Labour's spokesperson on financial issues on South Gloucestershire Council has shared his frustration that budget information he has requested will not be discussed by the council's Scrutiny Commission when it meets next Wednesday. Councillor Adam Monk has asked the authority's senior directors for details of their planning for the coming year's budget, but has been told to expect a composite written response rather than a discussion.

 

The questions that Councillor Monk tabled to each of the council's three service directors are:

 

"What challenges and opportunities does the provisional local government finance settlement for our council present to your directorate for the next and future financial years"

&

"In drafting your next and future financial years' budget for presentation to elected members, what proposals are being considered and what have been rejected for your directorate in relation to:

(a) Service reductions

(b) Staffing and redundancies

(c) Efficiencies

(d) Revenue maximisation

(e) Fees and charges"

 

The council budget that will be set next month is the first since the ruling Conservatives abolished the authority's decision-making committees. These committees considered their service's budgets in detail. Labour has consistently criticised the abolition of the committees and the culture of concealment in the way that the Tory council now operates.

 

Councillor Adam Monk says:

"South Gloucestershire's new decision-making system is breeding a culture of concealment where information and power sits tightly with a handful of Tory councillors. Most councillors won't have details of the budget that they will be asked to approve next month until the week beforehand, so I do not see how we can make an informed decision.
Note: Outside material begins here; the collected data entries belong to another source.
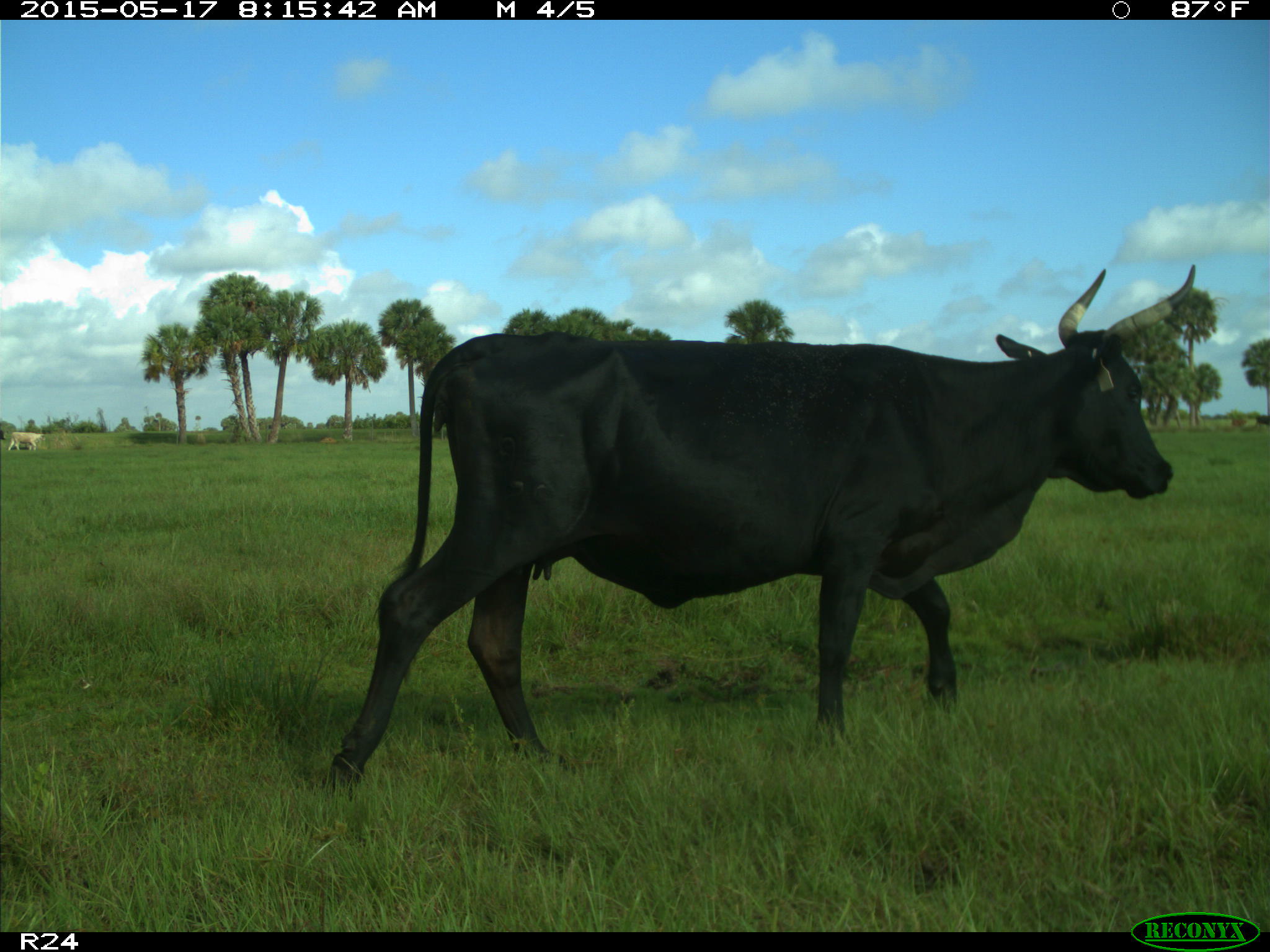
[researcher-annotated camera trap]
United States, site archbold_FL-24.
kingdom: Animalia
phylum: Chordata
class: Mammalia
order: Artiodactyla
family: Bovidae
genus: Bos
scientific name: Bos taurus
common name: domestic cow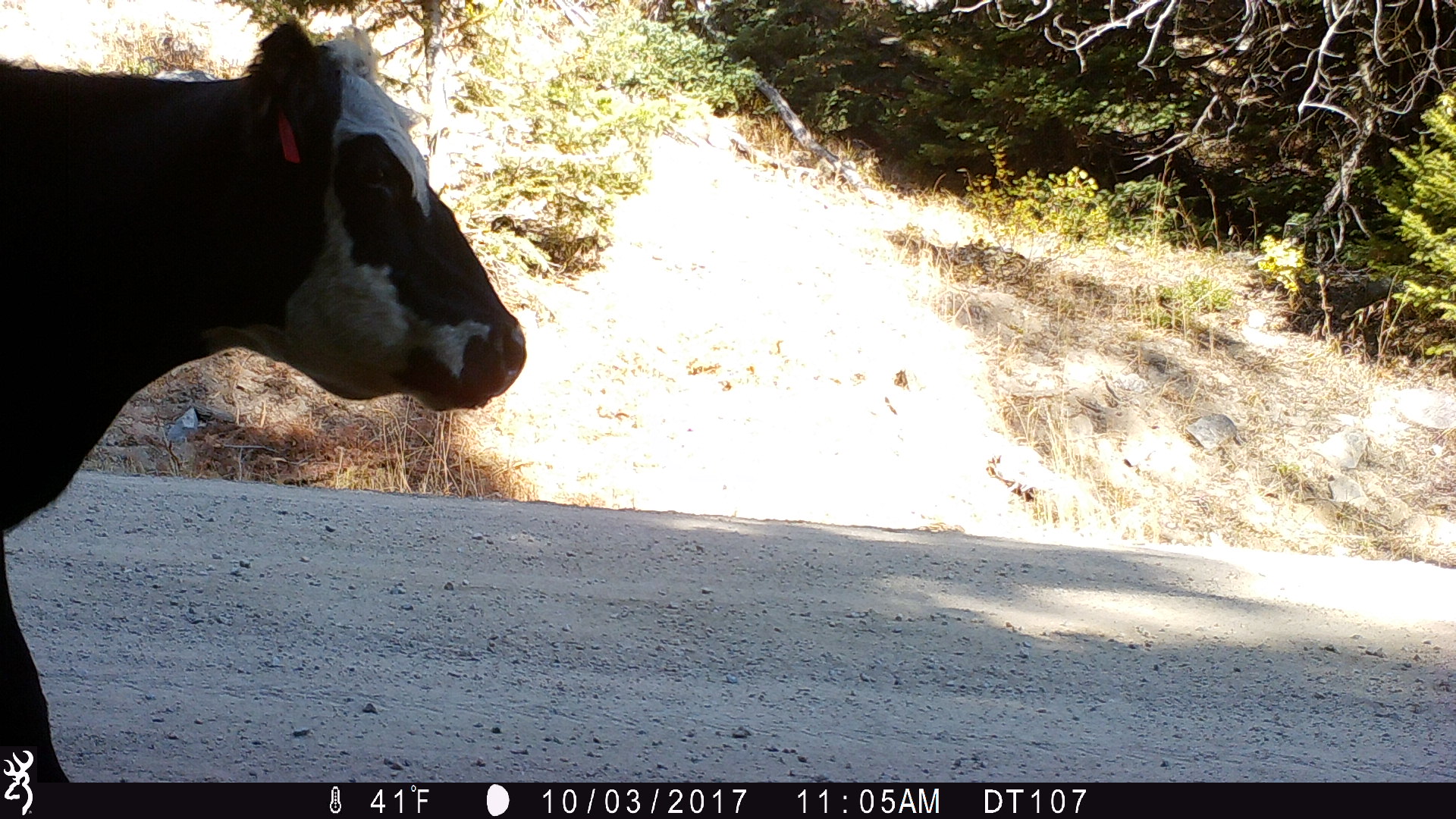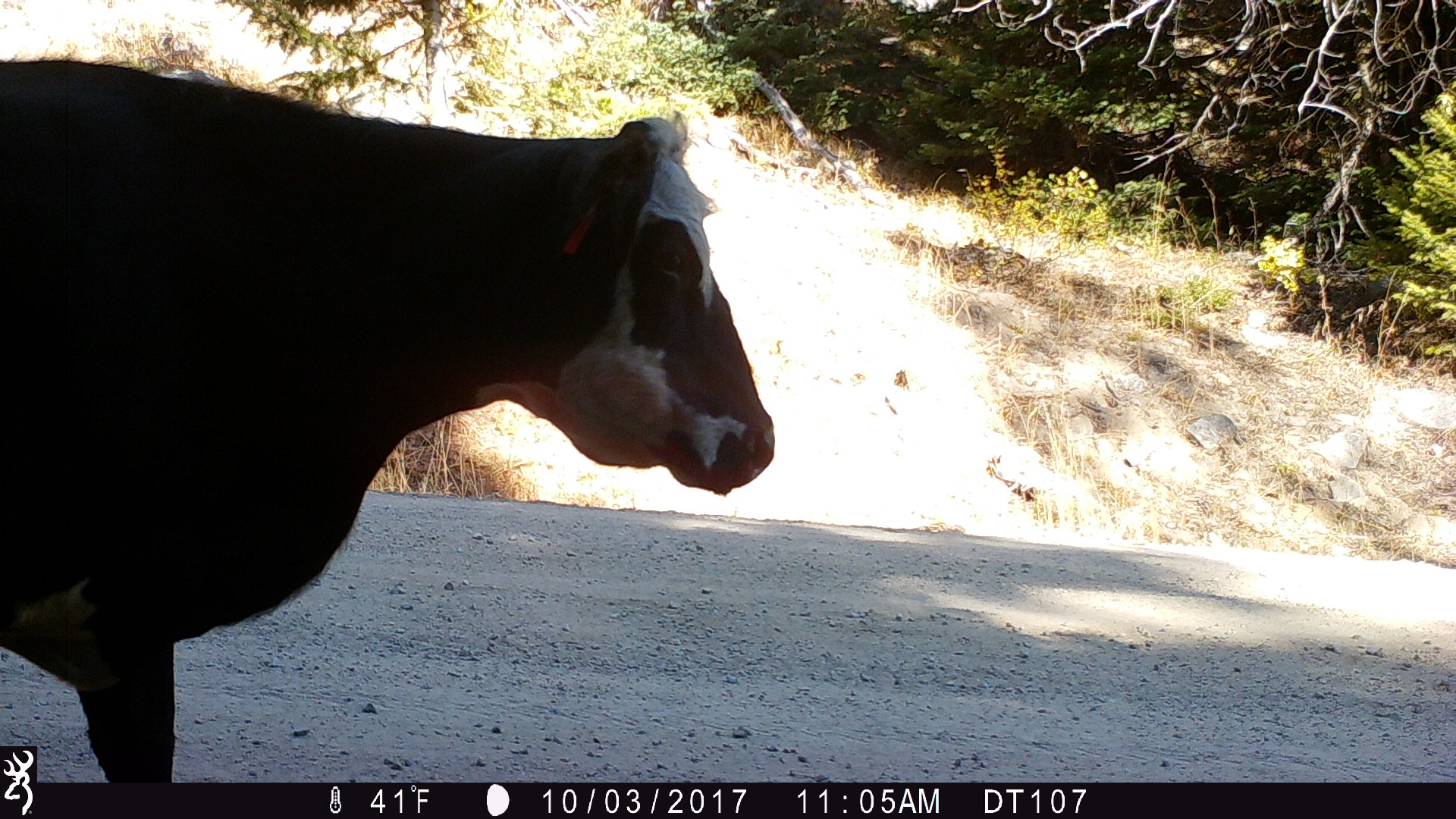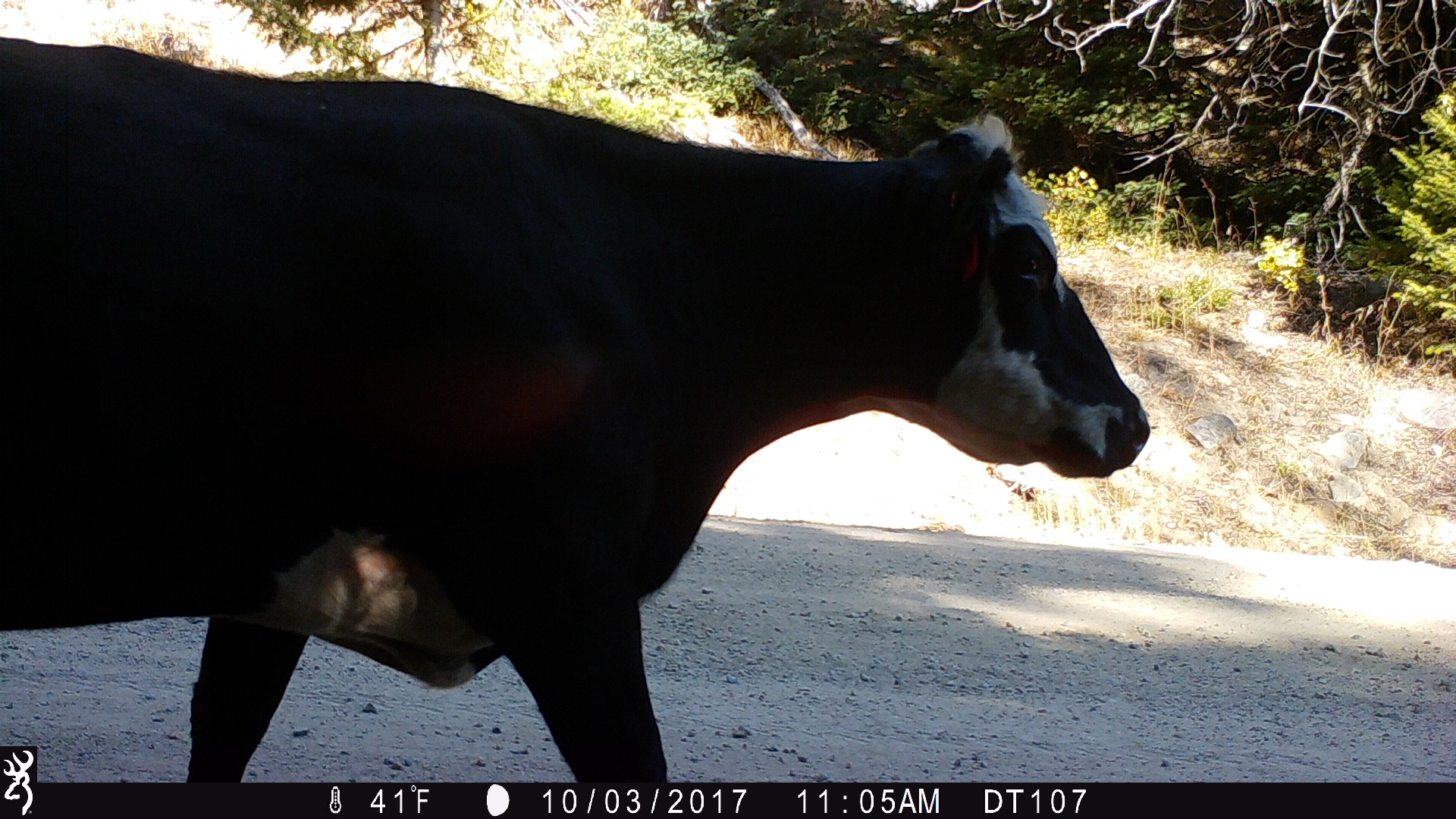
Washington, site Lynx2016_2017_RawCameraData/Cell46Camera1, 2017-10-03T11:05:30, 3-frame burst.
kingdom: Animalia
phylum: Chordata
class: Mammalia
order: Artiodactyla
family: Bovidae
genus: Bos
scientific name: Bos taurus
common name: domestic cattle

I have tabled my questions in order to get the maximum amount of information into the public domain, and to interrogate some of the assumptions and rationale being used in budget planning. It seems that even this small attempt to open the council up to scrutiny will be unsuccessful.

It makes me question the point of having this new Scrutiny Commission if it cannot interview our directors in advance of setting a budget that is bound to contain some tough decisions."